С наилучшими пожеланиями, Чарлз Мартин
Пролог
Посвящается моим бабушке и дедушке, Элей и Тилману Кэверш, прожившим в счастливом браке шестьдесят семь лет.
У меня мало приятных воспоминаний о детстве. Только моя мама и река. Я долгое время считал, что реку назвали в мамину честь.
Человек, который жил в нашем трейлере, всегда был зол. И постоянно курил, прикуривая одну сигарету от другой. Он никогда не бил меня, по крайней мере сильно, но от его голоса у меня болели уши. Мама говорила, что «во всем виновата бутылка», хоть я сомневаюсь, что подлость всасывается с алкоголем. Можно попытаться утопить ее в спиртном, но, как я убедился, подлость хорошо плавает. В поисках спасения мы с мамой уходили на реку. Она утверждала, что здесь мне, с моей астмой, будет легче. Мне так не казалось. На мой взгляд, от астмы могла избавить только смерть.
Я чувствовал себя так, будто мне на грудь положили тяжелый камень. Словно я втягивал каждый глоток воздуха через садовый шланг. Поэтому всегда испытывал трудности, когда требовалось выразить свои мысли и чувства. Мама хотела, чтобы я выражал свои чувства, она пыталась вытянуть их из меня. «Забудь о чувствах, – говорил я. – Чувствовать будем потом. А сейчас дай мне подышать».
Не считая пьяницы в трейлере, альбутерола и спазматического кашля, у меня была еще одна проблема: явный разрыв между чувствами и речью. Что-то во мне разъединилось.
Моя душа была разбита. А ее осколки казались островами. Я словно ощущал, что она не единое целое и в ней нет главного. Только раздробленный на части континент, фрагменты которого плавали в разных концах света.

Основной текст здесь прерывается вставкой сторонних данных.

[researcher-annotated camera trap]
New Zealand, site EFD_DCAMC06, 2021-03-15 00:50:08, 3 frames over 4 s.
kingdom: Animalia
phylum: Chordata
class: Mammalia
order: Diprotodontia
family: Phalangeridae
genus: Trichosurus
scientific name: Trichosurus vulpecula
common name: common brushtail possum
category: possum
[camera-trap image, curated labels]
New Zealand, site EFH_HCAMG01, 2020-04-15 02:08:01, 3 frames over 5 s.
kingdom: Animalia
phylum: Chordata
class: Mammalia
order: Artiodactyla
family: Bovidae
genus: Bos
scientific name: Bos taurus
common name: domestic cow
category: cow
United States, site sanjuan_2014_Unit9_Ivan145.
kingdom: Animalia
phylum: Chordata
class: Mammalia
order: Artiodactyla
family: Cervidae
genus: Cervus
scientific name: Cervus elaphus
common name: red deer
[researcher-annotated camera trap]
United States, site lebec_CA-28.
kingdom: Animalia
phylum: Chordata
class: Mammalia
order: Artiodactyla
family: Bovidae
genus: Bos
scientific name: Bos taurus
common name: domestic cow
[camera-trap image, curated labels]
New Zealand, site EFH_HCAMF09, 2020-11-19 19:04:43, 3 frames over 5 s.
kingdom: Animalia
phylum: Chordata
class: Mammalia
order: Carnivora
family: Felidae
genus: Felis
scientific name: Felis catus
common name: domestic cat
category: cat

Нечто подобное мне попадалось на фотографиях, где изображены дрейфующие льды.
С пяти до восьми лет я ходил в шлеме, даже если не катался на велосипеде, а в школе носил кличку Синюшный – из-за характерного цвета губ. Чтобы чем-то занять меня в годы моего вынужденно малоподвижного и по большей части тяжелого детства, мама купила краски. И в них я нашел спасение. Я рисовал мир, в котором мне хотелось жить.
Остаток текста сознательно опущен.